Tangenti, il Comune invita alla delazione anonima

Tra le nuove frontiere della lotta alla corruzione, sotto l'egida (e ci mancherebbe altro) di Trasparency International, rispunta il più antico e sperimentato dei rimedi: la spiata anonima, la «soffiata» senza firma. Ingiustamente catalogati come «infami» nel gergo della malavita, i delatori senza volto vengono riabilitati sotto nuova ma non più rispettabile etichetta. «Whistleblowing», si chiamerà così. E non serve parlare l'inglese per capire che si tratta di una traduzione pressocchè letterale della vecchia «soffiata».

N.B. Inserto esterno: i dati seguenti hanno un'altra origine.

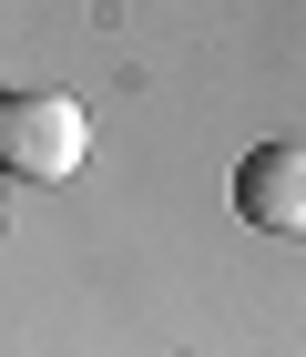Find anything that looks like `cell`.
Wrapping results in <instances>:
<instances>
[{"instance_id": "2", "label": "cell", "mask_w": 306, "mask_h": 357, "mask_svg": "<svg viewBox=\"0 0 306 357\" xmlns=\"http://www.w3.org/2000/svg\"><path fill=\"white\" fill-rule=\"evenodd\" d=\"M235 215L266 235H306V143H255L235 164Z\"/></svg>"}, {"instance_id": "1", "label": "cell", "mask_w": 306, "mask_h": 357, "mask_svg": "<svg viewBox=\"0 0 306 357\" xmlns=\"http://www.w3.org/2000/svg\"><path fill=\"white\" fill-rule=\"evenodd\" d=\"M92 153V112L72 92H21V102H0V174H21V184H72Z\"/></svg>"}]
</instances>
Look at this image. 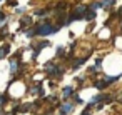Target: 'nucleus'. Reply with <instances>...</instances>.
Returning <instances> with one entry per match:
<instances>
[{"instance_id":"1","label":"nucleus","mask_w":122,"mask_h":115,"mask_svg":"<svg viewBox=\"0 0 122 115\" xmlns=\"http://www.w3.org/2000/svg\"><path fill=\"white\" fill-rule=\"evenodd\" d=\"M59 32V27H54L50 24H39L35 27V34L40 37H47V35H54Z\"/></svg>"},{"instance_id":"2","label":"nucleus","mask_w":122,"mask_h":115,"mask_svg":"<svg viewBox=\"0 0 122 115\" xmlns=\"http://www.w3.org/2000/svg\"><path fill=\"white\" fill-rule=\"evenodd\" d=\"M44 72H45L47 75H50V77H55V78L62 77V67L55 65L54 62H47L45 67H44Z\"/></svg>"},{"instance_id":"3","label":"nucleus","mask_w":122,"mask_h":115,"mask_svg":"<svg viewBox=\"0 0 122 115\" xmlns=\"http://www.w3.org/2000/svg\"><path fill=\"white\" fill-rule=\"evenodd\" d=\"M74 107H75V103H72V102H64V103L60 105V108H59V115H69V113L74 110Z\"/></svg>"},{"instance_id":"4","label":"nucleus","mask_w":122,"mask_h":115,"mask_svg":"<svg viewBox=\"0 0 122 115\" xmlns=\"http://www.w3.org/2000/svg\"><path fill=\"white\" fill-rule=\"evenodd\" d=\"M9 60H10V73H12V75H17V73H19V67H20L19 58H17V57H12V58H9Z\"/></svg>"},{"instance_id":"5","label":"nucleus","mask_w":122,"mask_h":115,"mask_svg":"<svg viewBox=\"0 0 122 115\" xmlns=\"http://www.w3.org/2000/svg\"><path fill=\"white\" fill-rule=\"evenodd\" d=\"M75 93H74V87L72 85H69V87H65L64 90H62V98H64V102H67L69 100V97H74Z\"/></svg>"},{"instance_id":"6","label":"nucleus","mask_w":122,"mask_h":115,"mask_svg":"<svg viewBox=\"0 0 122 115\" xmlns=\"http://www.w3.org/2000/svg\"><path fill=\"white\" fill-rule=\"evenodd\" d=\"M85 62H87V57H82V58H79V60H75V62L72 63V67H74V68H79V67H80L82 63H85Z\"/></svg>"},{"instance_id":"7","label":"nucleus","mask_w":122,"mask_h":115,"mask_svg":"<svg viewBox=\"0 0 122 115\" xmlns=\"http://www.w3.org/2000/svg\"><path fill=\"white\" fill-rule=\"evenodd\" d=\"M84 19H85V20H94V19H95V12H94L92 9H89V12L85 14V17H84Z\"/></svg>"},{"instance_id":"8","label":"nucleus","mask_w":122,"mask_h":115,"mask_svg":"<svg viewBox=\"0 0 122 115\" xmlns=\"http://www.w3.org/2000/svg\"><path fill=\"white\" fill-rule=\"evenodd\" d=\"M90 9L95 12V10H99V9H104V5H102V2H94V4H90Z\"/></svg>"},{"instance_id":"9","label":"nucleus","mask_w":122,"mask_h":115,"mask_svg":"<svg viewBox=\"0 0 122 115\" xmlns=\"http://www.w3.org/2000/svg\"><path fill=\"white\" fill-rule=\"evenodd\" d=\"M72 103H77V105H82V103H84V100L80 98V95H77V93H75V95L72 97Z\"/></svg>"},{"instance_id":"10","label":"nucleus","mask_w":122,"mask_h":115,"mask_svg":"<svg viewBox=\"0 0 122 115\" xmlns=\"http://www.w3.org/2000/svg\"><path fill=\"white\" fill-rule=\"evenodd\" d=\"M9 50H10V47H2V48H0V60L9 53Z\"/></svg>"},{"instance_id":"11","label":"nucleus","mask_w":122,"mask_h":115,"mask_svg":"<svg viewBox=\"0 0 122 115\" xmlns=\"http://www.w3.org/2000/svg\"><path fill=\"white\" fill-rule=\"evenodd\" d=\"M114 2H115V0H102V5H104V9H107V7L114 5Z\"/></svg>"},{"instance_id":"12","label":"nucleus","mask_w":122,"mask_h":115,"mask_svg":"<svg viewBox=\"0 0 122 115\" xmlns=\"http://www.w3.org/2000/svg\"><path fill=\"white\" fill-rule=\"evenodd\" d=\"M30 22H32V19H30V17H24V19H22V25H24V27L30 25Z\"/></svg>"},{"instance_id":"13","label":"nucleus","mask_w":122,"mask_h":115,"mask_svg":"<svg viewBox=\"0 0 122 115\" xmlns=\"http://www.w3.org/2000/svg\"><path fill=\"white\" fill-rule=\"evenodd\" d=\"M25 35H27V38H32L34 35H37V34H35V29H30V30L25 34Z\"/></svg>"},{"instance_id":"14","label":"nucleus","mask_w":122,"mask_h":115,"mask_svg":"<svg viewBox=\"0 0 122 115\" xmlns=\"http://www.w3.org/2000/svg\"><path fill=\"white\" fill-rule=\"evenodd\" d=\"M100 65H102V57H97L95 58V68H100Z\"/></svg>"},{"instance_id":"15","label":"nucleus","mask_w":122,"mask_h":115,"mask_svg":"<svg viewBox=\"0 0 122 115\" xmlns=\"http://www.w3.org/2000/svg\"><path fill=\"white\" fill-rule=\"evenodd\" d=\"M5 102H7V95L4 93V95H0V103H2V105H4Z\"/></svg>"},{"instance_id":"16","label":"nucleus","mask_w":122,"mask_h":115,"mask_svg":"<svg viewBox=\"0 0 122 115\" xmlns=\"http://www.w3.org/2000/svg\"><path fill=\"white\" fill-rule=\"evenodd\" d=\"M62 53H65L64 47H57V55H62Z\"/></svg>"},{"instance_id":"17","label":"nucleus","mask_w":122,"mask_h":115,"mask_svg":"<svg viewBox=\"0 0 122 115\" xmlns=\"http://www.w3.org/2000/svg\"><path fill=\"white\" fill-rule=\"evenodd\" d=\"M4 22H5V14L0 12V24H4Z\"/></svg>"},{"instance_id":"18","label":"nucleus","mask_w":122,"mask_h":115,"mask_svg":"<svg viewBox=\"0 0 122 115\" xmlns=\"http://www.w3.org/2000/svg\"><path fill=\"white\" fill-rule=\"evenodd\" d=\"M82 115H92V112H90V110H89V108H85V110H84V112H82Z\"/></svg>"},{"instance_id":"19","label":"nucleus","mask_w":122,"mask_h":115,"mask_svg":"<svg viewBox=\"0 0 122 115\" xmlns=\"http://www.w3.org/2000/svg\"><path fill=\"white\" fill-rule=\"evenodd\" d=\"M119 15H120V17H122V9H120V10H119Z\"/></svg>"},{"instance_id":"20","label":"nucleus","mask_w":122,"mask_h":115,"mask_svg":"<svg viewBox=\"0 0 122 115\" xmlns=\"http://www.w3.org/2000/svg\"><path fill=\"white\" fill-rule=\"evenodd\" d=\"M0 2H2V0H0Z\"/></svg>"}]
</instances>
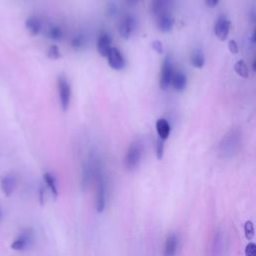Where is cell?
<instances>
[{
	"instance_id": "1",
	"label": "cell",
	"mask_w": 256,
	"mask_h": 256,
	"mask_svg": "<svg viewBox=\"0 0 256 256\" xmlns=\"http://www.w3.org/2000/svg\"><path fill=\"white\" fill-rule=\"evenodd\" d=\"M93 179L96 182V203L95 207L99 213L103 212L106 208L108 199V182L102 167L99 163H96Z\"/></svg>"
},
{
	"instance_id": "2",
	"label": "cell",
	"mask_w": 256,
	"mask_h": 256,
	"mask_svg": "<svg viewBox=\"0 0 256 256\" xmlns=\"http://www.w3.org/2000/svg\"><path fill=\"white\" fill-rule=\"evenodd\" d=\"M241 145V132L239 129H232L223 137L220 145L219 152L223 157L234 156Z\"/></svg>"
},
{
	"instance_id": "3",
	"label": "cell",
	"mask_w": 256,
	"mask_h": 256,
	"mask_svg": "<svg viewBox=\"0 0 256 256\" xmlns=\"http://www.w3.org/2000/svg\"><path fill=\"white\" fill-rule=\"evenodd\" d=\"M143 154V148L140 141L135 140L133 141L129 147H128L125 157H124V166L128 171L135 170L142 159Z\"/></svg>"
},
{
	"instance_id": "4",
	"label": "cell",
	"mask_w": 256,
	"mask_h": 256,
	"mask_svg": "<svg viewBox=\"0 0 256 256\" xmlns=\"http://www.w3.org/2000/svg\"><path fill=\"white\" fill-rule=\"evenodd\" d=\"M57 87L59 94V102L61 109L67 111L71 100V85L67 77L64 74H60L57 77Z\"/></svg>"
},
{
	"instance_id": "5",
	"label": "cell",
	"mask_w": 256,
	"mask_h": 256,
	"mask_svg": "<svg viewBox=\"0 0 256 256\" xmlns=\"http://www.w3.org/2000/svg\"><path fill=\"white\" fill-rule=\"evenodd\" d=\"M137 27V20L134 15L127 14L119 22L118 31L123 39H129Z\"/></svg>"
},
{
	"instance_id": "6",
	"label": "cell",
	"mask_w": 256,
	"mask_h": 256,
	"mask_svg": "<svg viewBox=\"0 0 256 256\" xmlns=\"http://www.w3.org/2000/svg\"><path fill=\"white\" fill-rule=\"evenodd\" d=\"M173 62L170 55H167L162 63L161 67V75H160L159 86L162 90H166L171 85V80L173 76Z\"/></svg>"
},
{
	"instance_id": "7",
	"label": "cell",
	"mask_w": 256,
	"mask_h": 256,
	"mask_svg": "<svg viewBox=\"0 0 256 256\" xmlns=\"http://www.w3.org/2000/svg\"><path fill=\"white\" fill-rule=\"evenodd\" d=\"M34 241V232L32 229H24L19 233V235L14 239L11 244V248L17 251H23L29 248Z\"/></svg>"
},
{
	"instance_id": "8",
	"label": "cell",
	"mask_w": 256,
	"mask_h": 256,
	"mask_svg": "<svg viewBox=\"0 0 256 256\" xmlns=\"http://www.w3.org/2000/svg\"><path fill=\"white\" fill-rule=\"evenodd\" d=\"M230 31V21L227 17L224 15H221L218 17V19L215 22L214 25V34L215 36L220 40L224 41L226 40Z\"/></svg>"
},
{
	"instance_id": "9",
	"label": "cell",
	"mask_w": 256,
	"mask_h": 256,
	"mask_svg": "<svg viewBox=\"0 0 256 256\" xmlns=\"http://www.w3.org/2000/svg\"><path fill=\"white\" fill-rule=\"evenodd\" d=\"M107 62L110 68L114 70H122L126 66V61L121 53V51L116 47H111L108 55H107Z\"/></svg>"
},
{
	"instance_id": "10",
	"label": "cell",
	"mask_w": 256,
	"mask_h": 256,
	"mask_svg": "<svg viewBox=\"0 0 256 256\" xmlns=\"http://www.w3.org/2000/svg\"><path fill=\"white\" fill-rule=\"evenodd\" d=\"M111 43L112 38L111 36L106 33V32H102L97 39V43H96V47H97V52L102 57H107L110 49H111Z\"/></svg>"
},
{
	"instance_id": "11",
	"label": "cell",
	"mask_w": 256,
	"mask_h": 256,
	"mask_svg": "<svg viewBox=\"0 0 256 256\" xmlns=\"http://www.w3.org/2000/svg\"><path fill=\"white\" fill-rule=\"evenodd\" d=\"M225 247H226L225 235H224L221 231H219L215 234L212 242V246H211L212 256H222Z\"/></svg>"
},
{
	"instance_id": "12",
	"label": "cell",
	"mask_w": 256,
	"mask_h": 256,
	"mask_svg": "<svg viewBox=\"0 0 256 256\" xmlns=\"http://www.w3.org/2000/svg\"><path fill=\"white\" fill-rule=\"evenodd\" d=\"M174 19L169 12L163 13L157 17V26L158 29L163 32V33H168L173 28Z\"/></svg>"
},
{
	"instance_id": "13",
	"label": "cell",
	"mask_w": 256,
	"mask_h": 256,
	"mask_svg": "<svg viewBox=\"0 0 256 256\" xmlns=\"http://www.w3.org/2000/svg\"><path fill=\"white\" fill-rule=\"evenodd\" d=\"M179 245V237L177 234L172 233L170 234L164 243L163 249V256H175Z\"/></svg>"
},
{
	"instance_id": "14",
	"label": "cell",
	"mask_w": 256,
	"mask_h": 256,
	"mask_svg": "<svg viewBox=\"0 0 256 256\" xmlns=\"http://www.w3.org/2000/svg\"><path fill=\"white\" fill-rule=\"evenodd\" d=\"M15 185L16 179L15 176L12 174H6L1 178V180H0V187H1L3 194L6 196H10L12 194Z\"/></svg>"
},
{
	"instance_id": "15",
	"label": "cell",
	"mask_w": 256,
	"mask_h": 256,
	"mask_svg": "<svg viewBox=\"0 0 256 256\" xmlns=\"http://www.w3.org/2000/svg\"><path fill=\"white\" fill-rule=\"evenodd\" d=\"M156 131L158 134V137L162 140H166L171 132V127L169 122L165 118H159L156 121Z\"/></svg>"
},
{
	"instance_id": "16",
	"label": "cell",
	"mask_w": 256,
	"mask_h": 256,
	"mask_svg": "<svg viewBox=\"0 0 256 256\" xmlns=\"http://www.w3.org/2000/svg\"><path fill=\"white\" fill-rule=\"evenodd\" d=\"M171 3V0H153L151 2V11L157 17L163 13L168 12L167 8Z\"/></svg>"
},
{
	"instance_id": "17",
	"label": "cell",
	"mask_w": 256,
	"mask_h": 256,
	"mask_svg": "<svg viewBox=\"0 0 256 256\" xmlns=\"http://www.w3.org/2000/svg\"><path fill=\"white\" fill-rule=\"evenodd\" d=\"M171 85L176 91H183L187 85V77L182 71H175L172 76Z\"/></svg>"
},
{
	"instance_id": "18",
	"label": "cell",
	"mask_w": 256,
	"mask_h": 256,
	"mask_svg": "<svg viewBox=\"0 0 256 256\" xmlns=\"http://www.w3.org/2000/svg\"><path fill=\"white\" fill-rule=\"evenodd\" d=\"M25 26L27 30L30 32L31 35H37L42 27V23L40 19L36 16H30L25 21Z\"/></svg>"
},
{
	"instance_id": "19",
	"label": "cell",
	"mask_w": 256,
	"mask_h": 256,
	"mask_svg": "<svg viewBox=\"0 0 256 256\" xmlns=\"http://www.w3.org/2000/svg\"><path fill=\"white\" fill-rule=\"evenodd\" d=\"M190 60H191L192 66H194L195 68H198V69L202 68L205 64V55H204L202 49L197 48L192 52Z\"/></svg>"
},
{
	"instance_id": "20",
	"label": "cell",
	"mask_w": 256,
	"mask_h": 256,
	"mask_svg": "<svg viewBox=\"0 0 256 256\" xmlns=\"http://www.w3.org/2000/svg\"><path fill=\"white\" fill-rule=\"evenodd\" d=\"M43 180L45 182V184L47 185V187L50 189L51 193L53 194L54 198H57L58 196V188H57V182L56 179L54 177V175L50 172H46L43 175Z\"/></svg>"
},
{
	"instance_id": "21",
	"label": "cell",
	"mask_w": 256,
	"mask_h": 256,
	"mask_svg": "<svg viewBox=\"0 0 256 256\" xmlns=\"http://www.w3.org/2000/svg\"><path fill=\"white\" fill-rule=\"evenodd\" d=\"M234 71L237 73L238 76H240L241 78H247L249 76V69H248V65L245 63L244 60H238L235 64H234Z\"/></svg>"
},
{
	"instance_id": "22",
	"label": "cell",
	"mask_w": 256,
	"mask_h": 256,
	"mask_svg": "<svg viewBox=\"0 0 256 256\" xmlns=\"http://www.w3.org/2000/svg\"><path fill=\"white\" fill-rule=\"evenodd\" d=\"M63 30L57 25H52L48 30V37L54 41L61 40L63 38Z\"/></svg>"
},
{
	"instance_id": "23",
	"label": "cell",
	"mask_w": 256,
	"mask_h": 256,
	"mask_svg": "<svg viewBox=\"0 0 256 256\" xmlns=\"http://www.w3.org/2000/svg\"><path fill=\"white\" fill-rule=\"evenodd\" d=\"M86 44V38L85 36L79 34V35H76L72 40H71V47L78 51V50H81Z\"/></svg>"
},
{
	"instance_id": "24",
	"label": "cell",
	"mask_w": 256,
	"mask_h": 256,
	"mask_svg": "<svg viewBox=\"0 0 256 256\" xmlns=\"http://www.w3.org/2000/svg\"><path fill=\"white\" fill-rule=\"evenodd\" d=\"M47 57L51 60H57L61 57V53H60V50H59V47L55 44L49 46V48L47 49Z\"/></svg>"
},
{
	"instance_id": "25",
	"label": "cell",
	"mask_w": 256,
	"mask_h": 256,
	"mask_svg": "<svg viewBox=\"0 0 256 256\" xmlns=\"http://www.w3.org/2000/svg\"><path fill=\"white\" fill-rule=\"evenodd\" d=\"M164 140L160 139L159 137L157 138V141H156V156H157V159L161 160L163 158V155H164Z\"/></svg>"
},
{
	"instance_id": "26",
	"label": "cell",
	"mask_w": 256,
	"mask_h": 256,
	"mask_svg": "<svg viewBox=\"0 0 256 256\" xmlns=\"http://www.w3.org/2000/svg\"><path fill=\"white\" fill-rule=\"evenodd\" d=\"M244 233H245L246 239H248V240H251L254 237V226L251 221H246L245 225H244Z\"/></svg>"
},
{
	"instance_id": "27",
	"label": "cell",
	"mask_w": 256,
	"mask_h": 256,
	"mask_svg": "<svg viewBox=\"0 0 256 256\" xmlns=\"http://www.w3.org/2000/svg\"><path fill=\"white\" fill-rule=\"evenodd\" d=\"M151 46L153 48V50L155 52H157L158 54H161L164 52V46H163V43L160 41V40H154L152 43H151Z\"/></svg>"
},
{
	"instance_id": "28",
	"label": "cell",
	"mask_w": 256,
	"mask_h": 256,
	"mask_svg": "<svg viewBox=\"0 0 256 256\" xmlns=\"http://www.w3.org/2000/svg\"><path fill=\"white\" fill-rule=\"evenodd\" d=\"M245 256H256V244L249 242L245 248Z\"/></svg>"
},
{
	"instance_id": "29",
	"label": "cell",
	"mask_w": 256,
	"mask_h": 256,
	"mask_svg": "<svg viewBox=\"0 0 256 256\" xmlns=\"http://www.w3.org/2000/svg\"><path fill=\"white\" fill-rule=\"evenodd\" d=\"M118 13V7L116 5V3L114 2H110L107 6V14L110 17H114L116 14Z\"/></svg>"
},
{
	"instance_id": "30",
	"label": "cell",
	"mask_w": 256,
	"mask_h": 256,
	"mask_svg": "<svg viewBox=\"0 0 256 256\" xmlns=\"http://www.w3.org/2000/svg\"><path fill=\"white\" fill-rule=\"evenodd\" d=\"M228 49H229V51H230L232 54H237V53H238L239 47H238L237 42H236L234 39H231V40L228 42Z\"/></svg>"
},
{
	"instance_id": "31",
	"label": "cell",
	"mask_w": 256,
	"mask_h": 256,
	"mask_svg": "<svg viewBox=\"0 0 256 256\" xmlns=\"http://www.w3.org/2000/svg\"><path fill=\"white\" fill-rule=\"evenodd\" d=\"M219 0H205V4L209 8H214L218 5Z\"/></svg>"
},
{
	"instance_id": "32",
	"label": "cell",
	"mask_w": 256,
	"mask_h": 256,
	"mask_svg": "<svg viewBox=\"0 0 256 256\" xmlns=\"http://www.w3.org/2000/svg\"><path fill=\"white\" fill-rule=\"evenodd\" d=\"M39 200H40V203L43 205L44 200H45V188L43 186H41L39 189Z\"/></svg>"
},
{
	"instance_id": "33",
	"label": "cell",
	"mask_w": 256,
	"mask_h": 256,
	"mask_svg": "<svg viewBox=\"0 0 256 256\" xmlns=\"http://www.w3.org/2000/svg\"><path fill=\"white\" fill-rule=\"evenodd\" d=\"M139 1H140V0H125L126 4H127L128 6H131V7L137 5V4L139 3Z\"/></svg>"
},
{
	"instance_id": "34",
	"label": "cell",
	"mask_w": 256,
	"mask_h": 256,
	"mask_svg": "<svg viewBox=\"0 0 256 256\" xmlns=\"http://www.w3.org/2000/svg\"><path fill=\"white\" fill-rule=\"evenodd\" d=\"M1 216H2V212H1V210H0V218H1Z\"/></svg>"
}]
</instances>
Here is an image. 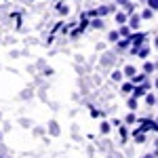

Ad annunciare il ritorno ai bei tempi in cui la delazione anonima era socialmente accettata e sollecitata dai potenti, è stato ieri David Gentili (nella foto), presidente della commissione antimafia del consiglio comunale. La premessa è piena di nobili propositi, anche a costo di una certa prolissità: «Lo strumento del Whistleblowing, importato dalla tradizione anglosassone e scandinava, verrà applicato a Milano, primo comune d'Italia. L'approvazione rappresenta un passaggio fondamentale per la l otta alla corruzione, che valorizza e responsabilizza i dipendenti pubblici, un esempio per tutte le Amministrazioni locali che vogliono concretamente contribuire a combattere e prevenire un fenomeno che danneggia terribilmente i conti pubblici, gli investimenti esteri, la credibilità della politica e della pubblica amministrazione». E fin qua c'è al massimo da obiettare che non si capisce il bisogno di «responsabilizzare i dipendenti pubblici» perché sporgano denuncia, visto che in teoria si tratta di pubblici ufficiali che se vedono un reato hanno l'obbligo di andare dai carabinieri. Ma la sorpresa arriva più in là, quando Gentili spiega nei dettagli cosa si propone la mozione approvata ieri: «La mozione chiede che vengano individuati strumenti di carattere informatico per accogliere segnalazioni di interesse pubblico, circostanziate e in buona fede, anche anonime, inerenti reati, irregolarità o anomalie in relazione alla propria attività in seno alla pubblica amministrazione». Cioè un sistema elettronico per ricevere e catalogare le soffiate, una versione tecnologica della «bocca della verità» cui affidare sospetti sui colleghi e con cui regolare i conti. Certo, il sistema - almeno così pare di capire - accoglierà solo le segnalazioni «in buona fede», che evidentemente un software inventato da Transparency riconoscerà al volo, distinguendole istantaneamente dalle calunnie. E la macchina, che - come tutte le macchine è priva di sentimenti - non mostrerà alcuna antipatia nei confronti dei delatori per il solo fatto che non abbiano il coraggio civile di firmarsi con nome e cognome.